Given problem - Locate the line that contains "Regarding the scene". Print it and each following line through the end of the listing, verbatim, and nothing more.

Records for this task -
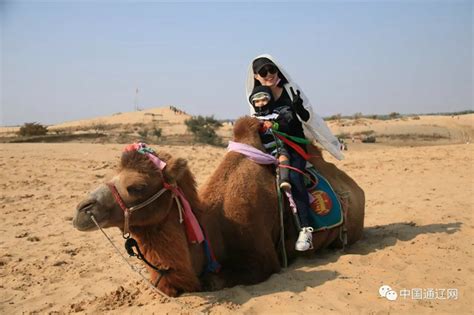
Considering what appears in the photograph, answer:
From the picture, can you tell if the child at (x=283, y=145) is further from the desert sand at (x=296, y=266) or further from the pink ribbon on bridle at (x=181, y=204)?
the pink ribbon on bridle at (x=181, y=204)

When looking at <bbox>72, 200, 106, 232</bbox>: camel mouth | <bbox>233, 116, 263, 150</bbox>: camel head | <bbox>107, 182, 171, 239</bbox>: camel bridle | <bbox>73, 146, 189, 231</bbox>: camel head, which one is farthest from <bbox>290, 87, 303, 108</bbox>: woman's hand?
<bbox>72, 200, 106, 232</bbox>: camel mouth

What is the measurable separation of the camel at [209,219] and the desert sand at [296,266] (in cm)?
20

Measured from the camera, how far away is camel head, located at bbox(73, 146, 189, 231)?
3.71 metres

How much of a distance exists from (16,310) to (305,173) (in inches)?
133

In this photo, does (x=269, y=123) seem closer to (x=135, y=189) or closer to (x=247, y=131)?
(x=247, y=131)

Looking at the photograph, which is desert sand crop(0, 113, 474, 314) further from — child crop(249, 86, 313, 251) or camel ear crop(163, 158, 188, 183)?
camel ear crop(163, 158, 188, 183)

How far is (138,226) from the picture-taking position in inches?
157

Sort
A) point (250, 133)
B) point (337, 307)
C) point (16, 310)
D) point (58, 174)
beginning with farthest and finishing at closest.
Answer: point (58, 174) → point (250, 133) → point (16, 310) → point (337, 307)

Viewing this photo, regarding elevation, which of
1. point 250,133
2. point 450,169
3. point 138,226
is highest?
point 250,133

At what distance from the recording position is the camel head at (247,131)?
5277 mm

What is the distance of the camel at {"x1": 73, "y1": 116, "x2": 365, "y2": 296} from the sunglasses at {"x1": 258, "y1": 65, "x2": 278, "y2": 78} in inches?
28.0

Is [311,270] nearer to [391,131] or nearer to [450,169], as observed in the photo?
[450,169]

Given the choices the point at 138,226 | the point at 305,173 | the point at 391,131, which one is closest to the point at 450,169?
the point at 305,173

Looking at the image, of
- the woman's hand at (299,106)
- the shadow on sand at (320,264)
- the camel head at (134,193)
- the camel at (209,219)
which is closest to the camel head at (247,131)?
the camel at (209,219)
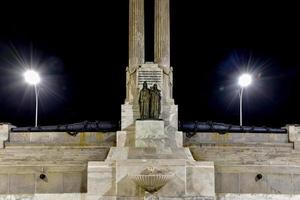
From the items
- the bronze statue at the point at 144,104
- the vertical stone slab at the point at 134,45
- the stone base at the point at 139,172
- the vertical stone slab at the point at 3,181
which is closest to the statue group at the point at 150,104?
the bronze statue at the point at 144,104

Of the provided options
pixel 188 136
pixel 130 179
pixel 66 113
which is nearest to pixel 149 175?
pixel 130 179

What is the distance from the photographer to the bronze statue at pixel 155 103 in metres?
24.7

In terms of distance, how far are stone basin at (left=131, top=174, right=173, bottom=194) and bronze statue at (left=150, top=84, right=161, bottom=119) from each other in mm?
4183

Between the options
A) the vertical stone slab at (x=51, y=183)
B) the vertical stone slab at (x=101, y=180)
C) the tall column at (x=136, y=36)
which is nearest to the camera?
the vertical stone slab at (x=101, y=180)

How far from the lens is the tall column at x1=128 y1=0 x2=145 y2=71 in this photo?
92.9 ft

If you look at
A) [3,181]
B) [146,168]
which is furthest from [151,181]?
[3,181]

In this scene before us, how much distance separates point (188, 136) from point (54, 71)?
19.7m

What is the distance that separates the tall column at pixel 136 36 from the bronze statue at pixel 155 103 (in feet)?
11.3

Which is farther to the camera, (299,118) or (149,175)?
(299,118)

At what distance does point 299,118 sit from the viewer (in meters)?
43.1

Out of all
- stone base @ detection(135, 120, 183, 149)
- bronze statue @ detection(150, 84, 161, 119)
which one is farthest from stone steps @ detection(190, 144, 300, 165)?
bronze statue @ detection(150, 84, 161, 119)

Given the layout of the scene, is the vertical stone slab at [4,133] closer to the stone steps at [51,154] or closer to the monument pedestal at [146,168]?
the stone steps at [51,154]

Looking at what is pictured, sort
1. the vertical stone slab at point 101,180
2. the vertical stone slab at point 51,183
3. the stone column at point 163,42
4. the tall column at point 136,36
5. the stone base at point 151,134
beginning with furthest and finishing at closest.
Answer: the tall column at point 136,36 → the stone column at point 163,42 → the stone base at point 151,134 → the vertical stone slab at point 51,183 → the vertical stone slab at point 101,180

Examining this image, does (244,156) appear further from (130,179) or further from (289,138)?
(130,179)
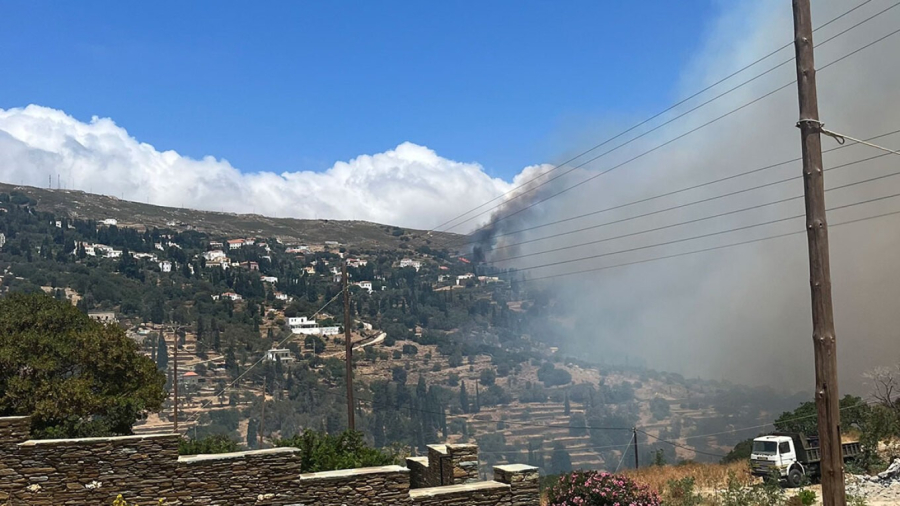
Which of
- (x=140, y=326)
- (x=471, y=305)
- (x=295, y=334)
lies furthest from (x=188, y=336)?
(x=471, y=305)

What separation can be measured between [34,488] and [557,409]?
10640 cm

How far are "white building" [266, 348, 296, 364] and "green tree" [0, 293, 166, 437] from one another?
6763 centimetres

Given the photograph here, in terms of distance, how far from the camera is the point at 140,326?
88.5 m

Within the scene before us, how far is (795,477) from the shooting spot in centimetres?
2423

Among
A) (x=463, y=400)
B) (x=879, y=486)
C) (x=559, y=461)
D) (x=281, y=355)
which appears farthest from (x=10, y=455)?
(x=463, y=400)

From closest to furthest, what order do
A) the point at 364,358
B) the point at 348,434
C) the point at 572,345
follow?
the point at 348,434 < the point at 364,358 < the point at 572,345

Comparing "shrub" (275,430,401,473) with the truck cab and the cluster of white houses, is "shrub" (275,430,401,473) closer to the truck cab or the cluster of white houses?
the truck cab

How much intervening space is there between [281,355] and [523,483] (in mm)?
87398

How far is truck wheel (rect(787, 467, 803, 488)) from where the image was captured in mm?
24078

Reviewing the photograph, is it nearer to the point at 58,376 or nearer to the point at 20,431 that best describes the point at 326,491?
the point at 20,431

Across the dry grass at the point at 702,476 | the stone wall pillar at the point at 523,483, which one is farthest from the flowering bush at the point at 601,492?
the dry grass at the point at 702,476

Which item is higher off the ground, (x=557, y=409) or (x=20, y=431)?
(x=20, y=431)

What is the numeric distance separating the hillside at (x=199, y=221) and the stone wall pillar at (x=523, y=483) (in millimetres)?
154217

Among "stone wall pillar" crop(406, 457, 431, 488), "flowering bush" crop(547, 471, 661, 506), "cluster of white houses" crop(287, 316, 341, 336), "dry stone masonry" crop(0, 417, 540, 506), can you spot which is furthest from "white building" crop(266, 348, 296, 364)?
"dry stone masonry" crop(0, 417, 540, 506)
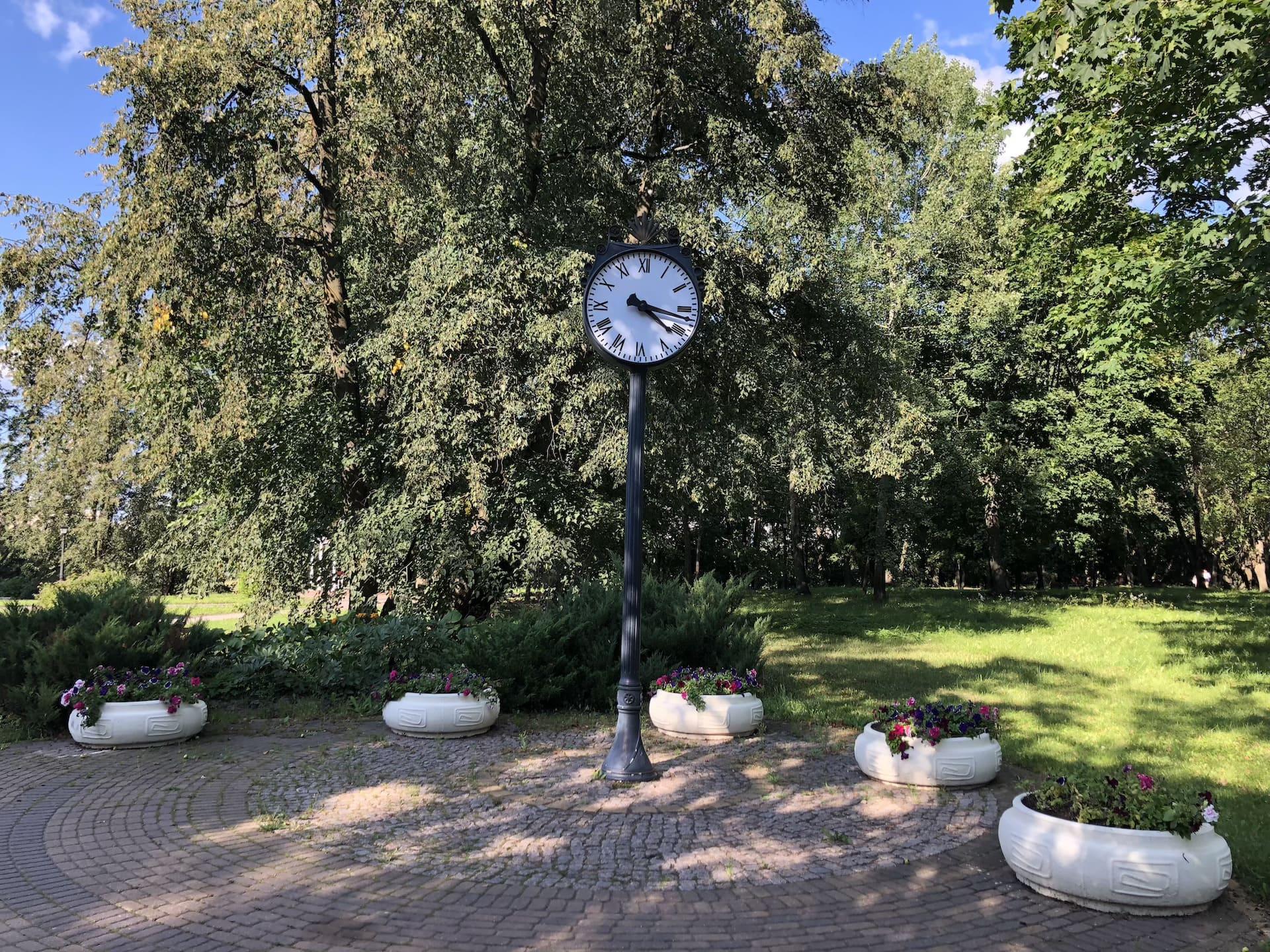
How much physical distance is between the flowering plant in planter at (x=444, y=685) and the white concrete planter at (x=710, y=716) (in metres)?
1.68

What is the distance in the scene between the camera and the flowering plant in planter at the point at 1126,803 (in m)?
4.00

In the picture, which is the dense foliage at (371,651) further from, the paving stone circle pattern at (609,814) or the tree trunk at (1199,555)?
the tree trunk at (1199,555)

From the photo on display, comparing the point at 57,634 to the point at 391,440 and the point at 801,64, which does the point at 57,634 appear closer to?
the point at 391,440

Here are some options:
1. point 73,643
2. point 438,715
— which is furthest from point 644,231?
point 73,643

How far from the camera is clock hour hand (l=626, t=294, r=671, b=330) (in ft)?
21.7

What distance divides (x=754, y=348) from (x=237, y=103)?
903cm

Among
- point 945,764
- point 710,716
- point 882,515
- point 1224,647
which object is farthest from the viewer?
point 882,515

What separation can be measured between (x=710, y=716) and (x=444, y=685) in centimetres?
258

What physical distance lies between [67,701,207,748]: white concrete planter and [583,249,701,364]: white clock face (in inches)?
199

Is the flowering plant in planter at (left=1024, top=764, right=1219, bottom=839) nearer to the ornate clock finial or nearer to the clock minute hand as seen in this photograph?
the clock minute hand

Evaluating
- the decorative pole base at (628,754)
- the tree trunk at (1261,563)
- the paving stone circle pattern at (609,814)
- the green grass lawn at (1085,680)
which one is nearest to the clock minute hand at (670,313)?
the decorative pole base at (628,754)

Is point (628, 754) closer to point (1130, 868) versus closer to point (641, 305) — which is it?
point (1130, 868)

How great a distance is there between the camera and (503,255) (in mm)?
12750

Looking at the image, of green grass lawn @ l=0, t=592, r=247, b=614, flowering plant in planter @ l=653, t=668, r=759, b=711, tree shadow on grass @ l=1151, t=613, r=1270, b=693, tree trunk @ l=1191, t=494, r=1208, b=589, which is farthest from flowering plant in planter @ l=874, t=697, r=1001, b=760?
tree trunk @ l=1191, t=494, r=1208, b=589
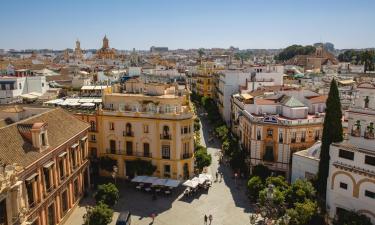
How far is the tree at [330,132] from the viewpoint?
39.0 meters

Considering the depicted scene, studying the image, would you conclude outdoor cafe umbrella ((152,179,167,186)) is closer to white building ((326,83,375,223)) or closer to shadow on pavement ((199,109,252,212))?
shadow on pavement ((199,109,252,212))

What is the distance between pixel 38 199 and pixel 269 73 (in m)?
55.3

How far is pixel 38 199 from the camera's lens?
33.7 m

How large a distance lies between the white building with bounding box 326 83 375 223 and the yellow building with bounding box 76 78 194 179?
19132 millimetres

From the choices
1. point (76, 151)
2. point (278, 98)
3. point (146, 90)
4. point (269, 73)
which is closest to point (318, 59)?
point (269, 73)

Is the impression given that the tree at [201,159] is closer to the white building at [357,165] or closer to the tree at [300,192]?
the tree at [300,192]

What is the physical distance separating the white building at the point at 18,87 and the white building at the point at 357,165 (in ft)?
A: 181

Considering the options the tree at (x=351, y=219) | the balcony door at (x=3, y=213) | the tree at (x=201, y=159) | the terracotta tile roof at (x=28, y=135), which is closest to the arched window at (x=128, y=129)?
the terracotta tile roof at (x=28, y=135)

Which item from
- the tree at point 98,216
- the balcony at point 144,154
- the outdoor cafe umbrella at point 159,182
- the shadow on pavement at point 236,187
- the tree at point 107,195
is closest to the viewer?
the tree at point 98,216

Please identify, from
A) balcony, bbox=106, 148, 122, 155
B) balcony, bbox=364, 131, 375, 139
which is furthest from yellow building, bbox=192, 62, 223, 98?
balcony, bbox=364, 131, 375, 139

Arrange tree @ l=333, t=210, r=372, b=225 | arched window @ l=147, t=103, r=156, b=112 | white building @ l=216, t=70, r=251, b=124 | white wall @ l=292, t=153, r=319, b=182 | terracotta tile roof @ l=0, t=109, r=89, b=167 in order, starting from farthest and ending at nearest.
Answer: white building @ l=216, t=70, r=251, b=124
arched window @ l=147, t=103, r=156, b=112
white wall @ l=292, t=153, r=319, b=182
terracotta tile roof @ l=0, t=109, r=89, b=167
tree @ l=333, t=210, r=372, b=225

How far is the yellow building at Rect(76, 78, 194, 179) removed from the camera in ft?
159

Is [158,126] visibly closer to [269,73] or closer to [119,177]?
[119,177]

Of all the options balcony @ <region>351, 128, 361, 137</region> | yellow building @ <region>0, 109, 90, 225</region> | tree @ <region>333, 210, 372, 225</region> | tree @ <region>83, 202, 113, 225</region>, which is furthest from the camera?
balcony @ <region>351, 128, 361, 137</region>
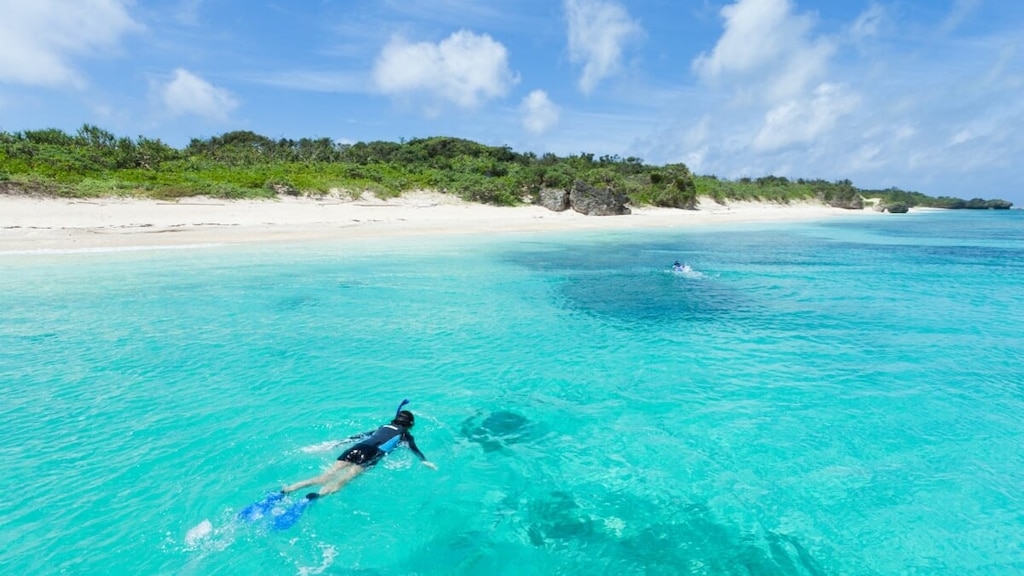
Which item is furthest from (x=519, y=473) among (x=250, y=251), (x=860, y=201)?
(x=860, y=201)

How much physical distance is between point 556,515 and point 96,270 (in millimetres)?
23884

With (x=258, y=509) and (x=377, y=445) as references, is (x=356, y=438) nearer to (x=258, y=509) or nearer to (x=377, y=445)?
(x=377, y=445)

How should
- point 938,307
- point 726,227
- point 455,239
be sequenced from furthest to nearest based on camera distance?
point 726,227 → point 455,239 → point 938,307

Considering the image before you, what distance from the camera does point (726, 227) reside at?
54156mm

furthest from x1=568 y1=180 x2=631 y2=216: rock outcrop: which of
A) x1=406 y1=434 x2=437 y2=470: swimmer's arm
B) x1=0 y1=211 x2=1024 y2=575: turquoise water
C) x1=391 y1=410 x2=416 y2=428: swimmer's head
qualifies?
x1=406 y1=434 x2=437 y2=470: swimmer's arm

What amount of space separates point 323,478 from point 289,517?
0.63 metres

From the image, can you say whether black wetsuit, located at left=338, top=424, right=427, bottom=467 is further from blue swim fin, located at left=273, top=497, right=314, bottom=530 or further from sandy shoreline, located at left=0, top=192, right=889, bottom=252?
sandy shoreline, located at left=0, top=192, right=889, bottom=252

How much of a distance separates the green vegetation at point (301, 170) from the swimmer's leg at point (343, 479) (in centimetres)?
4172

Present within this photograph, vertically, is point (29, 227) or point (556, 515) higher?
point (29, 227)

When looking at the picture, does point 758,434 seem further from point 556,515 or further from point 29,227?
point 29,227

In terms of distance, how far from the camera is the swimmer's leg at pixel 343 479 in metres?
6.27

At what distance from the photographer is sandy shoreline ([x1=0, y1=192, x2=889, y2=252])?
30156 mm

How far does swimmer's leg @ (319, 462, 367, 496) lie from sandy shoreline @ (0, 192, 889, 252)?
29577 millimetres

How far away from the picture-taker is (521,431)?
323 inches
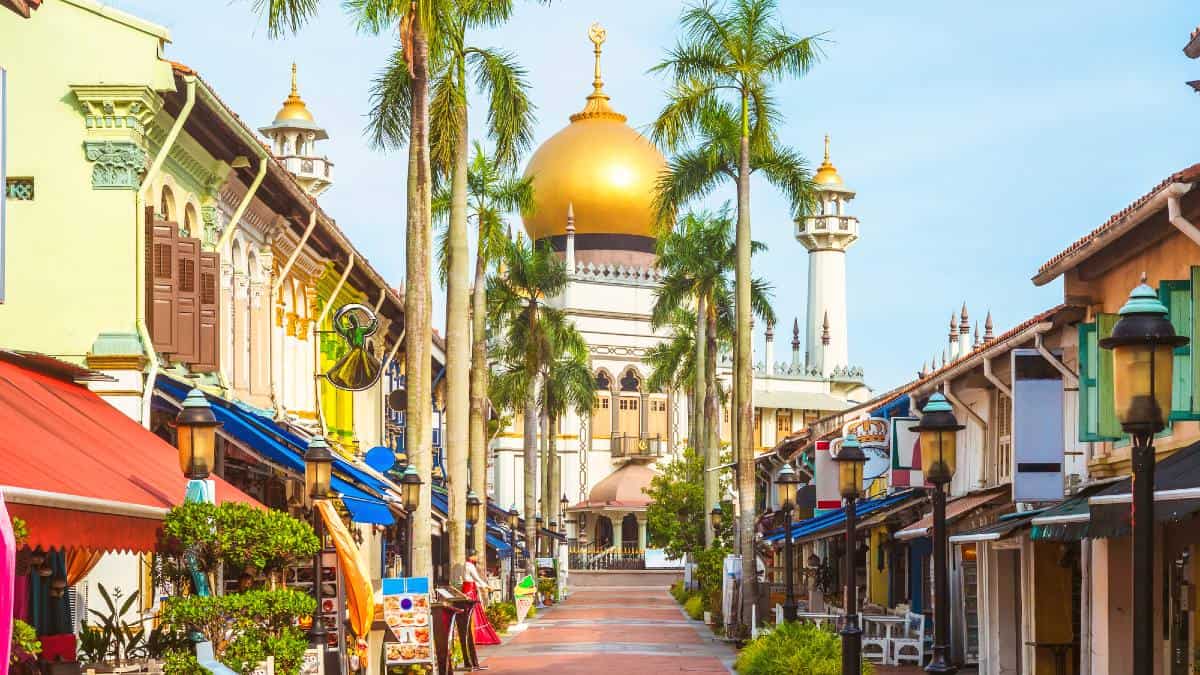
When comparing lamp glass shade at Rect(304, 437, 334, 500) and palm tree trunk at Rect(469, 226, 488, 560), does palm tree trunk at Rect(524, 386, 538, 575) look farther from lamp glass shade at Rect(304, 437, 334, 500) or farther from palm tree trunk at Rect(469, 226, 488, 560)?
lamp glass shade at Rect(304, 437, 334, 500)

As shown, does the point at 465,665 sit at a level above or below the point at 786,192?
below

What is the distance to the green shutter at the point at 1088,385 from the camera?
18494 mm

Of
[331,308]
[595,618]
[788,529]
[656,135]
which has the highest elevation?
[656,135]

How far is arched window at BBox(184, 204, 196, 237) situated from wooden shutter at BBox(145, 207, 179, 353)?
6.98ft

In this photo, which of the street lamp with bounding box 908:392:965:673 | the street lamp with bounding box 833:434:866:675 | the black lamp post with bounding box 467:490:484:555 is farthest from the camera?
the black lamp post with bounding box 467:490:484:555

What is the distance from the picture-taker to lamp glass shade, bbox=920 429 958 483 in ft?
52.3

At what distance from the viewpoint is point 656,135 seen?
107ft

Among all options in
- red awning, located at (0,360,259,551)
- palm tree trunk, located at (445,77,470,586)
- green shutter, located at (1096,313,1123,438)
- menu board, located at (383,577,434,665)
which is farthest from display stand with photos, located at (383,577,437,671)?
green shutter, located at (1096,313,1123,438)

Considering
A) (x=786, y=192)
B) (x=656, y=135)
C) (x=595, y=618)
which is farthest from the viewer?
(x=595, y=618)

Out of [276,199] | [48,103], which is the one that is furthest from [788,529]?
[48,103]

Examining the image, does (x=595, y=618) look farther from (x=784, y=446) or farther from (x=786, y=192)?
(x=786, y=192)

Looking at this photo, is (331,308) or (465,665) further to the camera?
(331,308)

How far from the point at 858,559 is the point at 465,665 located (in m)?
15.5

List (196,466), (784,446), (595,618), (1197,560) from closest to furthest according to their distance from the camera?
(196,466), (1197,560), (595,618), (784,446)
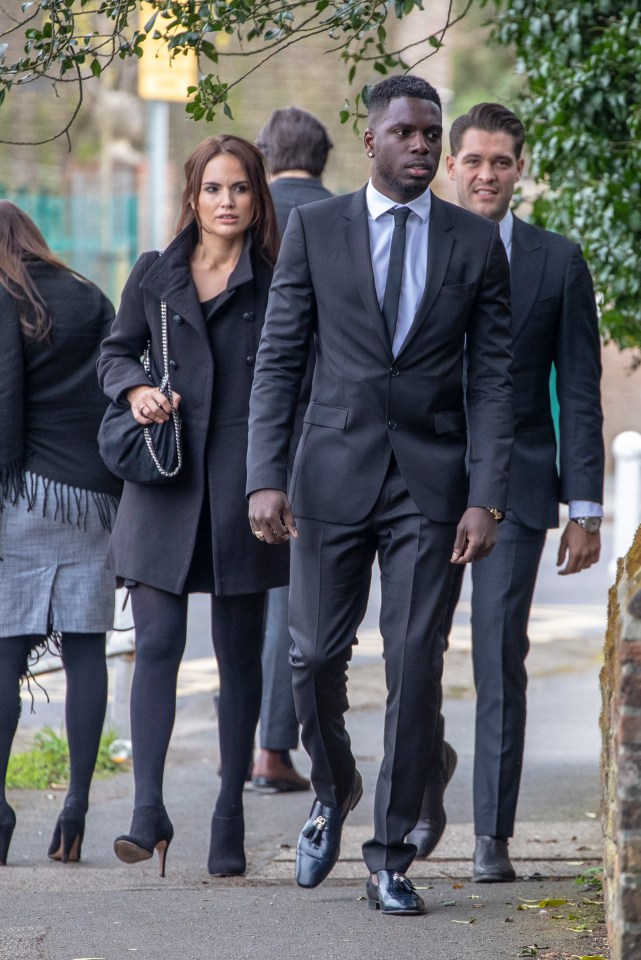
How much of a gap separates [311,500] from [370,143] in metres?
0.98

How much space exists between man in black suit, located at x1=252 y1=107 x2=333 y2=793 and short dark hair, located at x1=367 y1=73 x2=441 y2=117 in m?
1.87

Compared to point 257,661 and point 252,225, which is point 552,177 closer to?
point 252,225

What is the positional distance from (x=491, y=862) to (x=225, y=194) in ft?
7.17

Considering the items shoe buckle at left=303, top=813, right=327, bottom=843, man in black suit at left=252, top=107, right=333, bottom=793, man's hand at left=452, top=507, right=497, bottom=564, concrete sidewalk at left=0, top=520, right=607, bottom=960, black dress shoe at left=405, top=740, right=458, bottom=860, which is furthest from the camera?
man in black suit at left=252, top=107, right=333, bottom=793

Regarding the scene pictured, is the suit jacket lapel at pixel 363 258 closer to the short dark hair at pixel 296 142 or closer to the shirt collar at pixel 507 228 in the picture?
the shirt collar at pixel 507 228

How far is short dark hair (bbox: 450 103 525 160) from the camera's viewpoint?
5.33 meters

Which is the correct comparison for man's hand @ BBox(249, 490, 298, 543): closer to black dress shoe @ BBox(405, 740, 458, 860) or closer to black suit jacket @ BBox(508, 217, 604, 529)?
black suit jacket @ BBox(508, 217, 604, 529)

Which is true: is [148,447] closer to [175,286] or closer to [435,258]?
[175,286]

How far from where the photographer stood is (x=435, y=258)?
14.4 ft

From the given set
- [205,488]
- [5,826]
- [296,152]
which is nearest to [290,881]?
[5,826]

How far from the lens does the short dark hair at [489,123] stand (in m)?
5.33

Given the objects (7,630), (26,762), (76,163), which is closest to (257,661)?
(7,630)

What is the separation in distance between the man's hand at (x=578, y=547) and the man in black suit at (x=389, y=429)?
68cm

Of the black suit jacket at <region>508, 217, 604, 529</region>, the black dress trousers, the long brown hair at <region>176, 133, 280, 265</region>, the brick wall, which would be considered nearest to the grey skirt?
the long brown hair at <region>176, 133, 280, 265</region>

Completed exercise -
Regarding the scene pictured, is the suit jacket lapel at pixel 363 258 closer to the short dark hair at pixel 296 142 or closer to the shirt collar at pixel 507 228 in the picture?
the shirt collar at pixel 507 228

How far is short dark hair (bbox: 450 103 525 160) from the camera's viewpoint?
5.33 meters

Which is the correct comparison for man's hand @ BBox(249, 490, 298, 543): closer to black dress shoe @ BBox(405, 740, 458, 860) or closer to black suit jacket @ BBox(508, 217, 604, 529)?
black suit jacket @ BBox(508, 217, 604, 529)

Which is true: is [148,447] closer to [175,286] or closer to [435,258]?
[175,286]

How far from where the photographer stood is (x=435, y=258)?
14.4 ft

From the given set
- [205,488]
- [5,826]
- [296,152]
which is nearest to [290,881]?
[5,826]

How far from the lens does the short dark hair at [489,123] stand (in m)?
5.33

Given the objects (7,630), (26,762), (76,163), which is closest to (257,661)?
(7,630)

What is the separation in distance between the man's hand at (x=578, y=547) and the man in black suit at (x=389, y=429)?
68cm

Of the black suit jacket at <region>508, 217, 604, 529</region>, the black dress trousers, the long brown hair at <region>176, 133, 280, 265</region>, the brick wall, which would be considered nearest to the grey skirt?
the long brown hair at <region>176, 133, 280, 265</region>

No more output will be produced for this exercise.